Class that holds and validates datasets for Datalab.

Internally, the data is stored as a datasets.Dataset object and the labels are integers (ranging from 0 to K-1, where K is the number of classes) stored in a numpy array.

Parameters:

data (Union[Dataset, DataFrame, Dict[str, Any], List[Dict[str, Any]], str]) –
Dataset to be audited by Datalab. Several formats are supported, which will internally be converted to a Dataset object.
Supported formats:
- datasets.Dataset
- pandas.DataFrame
- dict
  
  keys are strings
  
  values are arrays or lists of equal length
- list
  
  list of dictionaries with the same keys
- str
  
  path to a local file
  
  Text (.txt)
  
  CSV (.csv)
  
  JSON (.json)
  
  or a dataset identifier on the Hugging Face Hub
It checks if the string is a path to a file that exists locally, and if not, it assumes it is a dataset identifier on the Hugging Face Hub.
label_name (Union[str, List[str]]) – Name of the label column in the dataset.
task (Task) –
The task associated with the dataset. This is used to determine how to to format the labels.

Note:
- If the task is a classification task, the labels
will be mapped to integers, e.g. [0, 1, …, K-1] where K is the number of classes. If the task is a regression task, the labels will not be mapped to integers.
- If the task is a multilabel task, the labels will be formatted as a list of lists, e.g. [[0, 1], [1, 2], [0, 2]] where each sublist contains the labels for a single example. If the task is not a multilabel task, the labels will be formatted as a 1D numpy array.

Warning

Optional dependencies:

datasets :
Dataset, DatasetDict and load_dataset are imported from datasets. This is an optional dependency of cleanlab, but is required for Datalab to work.

Attributes:

`class_names`
`has_labels`	Check if labels are available.

property class_names: List[str]#

property has_labels: bool#: Check if labels are available.

class cleanlab.datalab.internal.data.Label(*, data, label_name=None, map_to_int=True)[source]#

Bases: ABC

Class to represent labels in a dataset.

It stores the labels as a numpy array and maps them to integers if necessary. If a mapping is not necessary, e.g. for regression tasks, the mapping will be an empty dictionary.

Parameters:

data (Dataset) – A Hugging Face Dataset object.
label_name (str) – Name of the label column in the dataset.
map_to_int (bool) – Whether to map the labels to integers, e.g. [0, 1, …, K-1] where K is the number of classes. If False, the labels are not mapped to integers, e.g. for regression tasks.

Attributes:

`class_names`	A list of class names that are present in the dataset.
`is_available`	Check if labels are available.

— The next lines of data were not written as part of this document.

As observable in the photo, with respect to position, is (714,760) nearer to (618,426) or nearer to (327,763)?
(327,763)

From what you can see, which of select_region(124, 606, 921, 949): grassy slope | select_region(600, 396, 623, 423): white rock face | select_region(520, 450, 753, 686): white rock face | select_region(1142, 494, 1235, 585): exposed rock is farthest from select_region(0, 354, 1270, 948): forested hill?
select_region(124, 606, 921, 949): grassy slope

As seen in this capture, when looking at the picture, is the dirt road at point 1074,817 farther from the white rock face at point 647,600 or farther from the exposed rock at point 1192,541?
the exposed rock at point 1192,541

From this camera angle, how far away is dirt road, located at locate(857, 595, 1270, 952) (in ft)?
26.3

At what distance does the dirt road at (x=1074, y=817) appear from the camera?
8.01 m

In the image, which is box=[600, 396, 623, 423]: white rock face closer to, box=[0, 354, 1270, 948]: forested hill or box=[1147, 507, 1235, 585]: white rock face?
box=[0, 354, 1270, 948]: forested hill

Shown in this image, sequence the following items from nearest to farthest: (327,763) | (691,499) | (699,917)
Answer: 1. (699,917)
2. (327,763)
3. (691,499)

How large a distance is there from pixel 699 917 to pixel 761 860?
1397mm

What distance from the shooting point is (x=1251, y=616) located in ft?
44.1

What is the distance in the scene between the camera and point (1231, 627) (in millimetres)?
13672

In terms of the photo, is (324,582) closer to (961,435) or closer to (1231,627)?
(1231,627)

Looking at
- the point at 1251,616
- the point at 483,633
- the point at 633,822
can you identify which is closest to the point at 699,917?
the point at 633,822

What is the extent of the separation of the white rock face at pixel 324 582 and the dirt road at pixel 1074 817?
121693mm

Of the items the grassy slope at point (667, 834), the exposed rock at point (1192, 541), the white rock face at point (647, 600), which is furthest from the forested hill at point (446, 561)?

property class_names: List[str]#

A list of class names that are present in the dataset.

Without labels, this will return an empty list.

property is_available: bool#: Check if labels are available.

class cleanlab.datalab.internal.data.MultiLabel(data, label_name, map_to_int)[source]#

Bases: Label

Attributes:

`class_names`	A list of class names that are present in the dataset.
`is_available`	Check if labels are available.

property class_names: List[str]#

A list of class names that are present in the dataset.

Without labels, this will return an empty list.

property is_available: bool#: Check if labels are available.

class cleanlab.datalab.internal.data.MultiClass(data, label_name, map_to_int)[source]#

Bases: Label

Attributes:

`class_names`	A list of class names that are present in the dataset.
`is_available`	Check if labels are available.

property class_names: List[str]#

A list of class names that are present in the dataset.

Without labels, this will return an empty list.

property is_available: bool#: Check if labels are available.